(Saved data entries)
☆ ☆ ☆

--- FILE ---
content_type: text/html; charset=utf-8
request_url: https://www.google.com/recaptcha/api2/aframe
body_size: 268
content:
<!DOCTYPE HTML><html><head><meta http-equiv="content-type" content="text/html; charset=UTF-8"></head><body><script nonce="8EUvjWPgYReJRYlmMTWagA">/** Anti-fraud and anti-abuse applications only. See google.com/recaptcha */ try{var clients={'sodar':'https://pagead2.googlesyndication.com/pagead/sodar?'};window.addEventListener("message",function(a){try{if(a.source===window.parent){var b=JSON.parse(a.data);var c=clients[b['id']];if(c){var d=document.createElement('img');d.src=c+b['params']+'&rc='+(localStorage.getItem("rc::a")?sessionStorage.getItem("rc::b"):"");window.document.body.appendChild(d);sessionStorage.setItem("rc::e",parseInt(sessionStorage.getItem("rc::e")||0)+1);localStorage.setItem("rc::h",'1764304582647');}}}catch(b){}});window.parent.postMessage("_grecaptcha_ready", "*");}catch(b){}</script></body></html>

☆ ☆ ☆

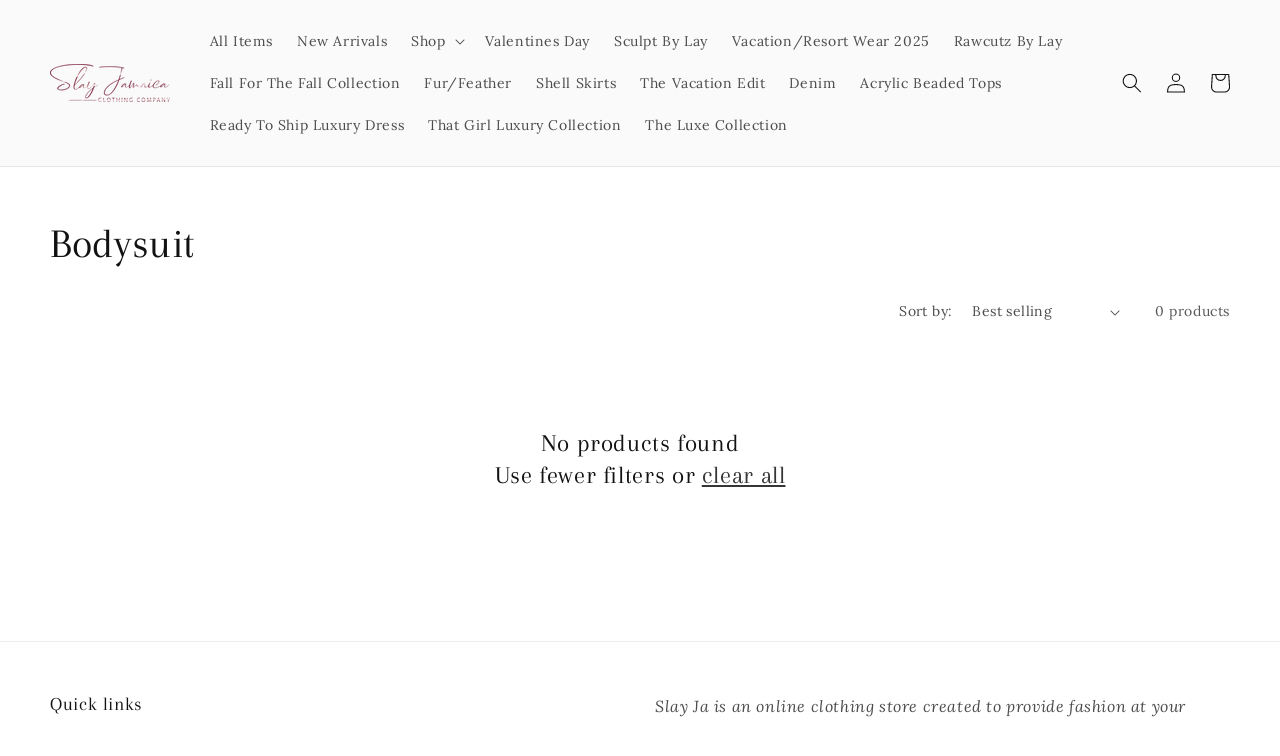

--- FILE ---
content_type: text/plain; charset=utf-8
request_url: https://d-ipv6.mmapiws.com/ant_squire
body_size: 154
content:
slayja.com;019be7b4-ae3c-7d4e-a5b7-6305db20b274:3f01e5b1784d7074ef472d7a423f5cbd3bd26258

☆ ☆ ☆

◆ Exercise prompt: Out of the records above, pick each line that contains the string "recaptcha".

◆ Written solution:
request_url: https://www.google.com/recaptcha/api2/aframe
<!DOCTYPE HTML><html><head><meta http-equiv="content-type" content="text/html; charset=UTF-8"></head><body><script nonce="8EUvjWPgYReJRYlmMTWagA">/** Anti-fraud and anti-abuse applications only. See google.com/recaptcha */ try{var clients={'sodar':'https://pagead2.googlesyndication.com/pagead/sodar?'};window.addEventListener("message",function(a){try{if(a.source===window.parent){var b=JSON.parse(a.data);var c=clients[b['id']];if(c){var d=document.createElement('img');d.src=c+b['params']+'&rc='+(localStorage.getItem("rc::a")?sessionStorage.getItem("rc::b"):"");window.document.body.appendChild(d);sessionStorage.setItem("rc::e",parseInt(sessionStorage.getItem("rc::e")||0)+1);localStorage.setItem("rc::h",'1764304582647');}}}catch(b){}});window.parent.postMessage("_grecaptcha_ready", "*");}catch(b){}</script></body></html>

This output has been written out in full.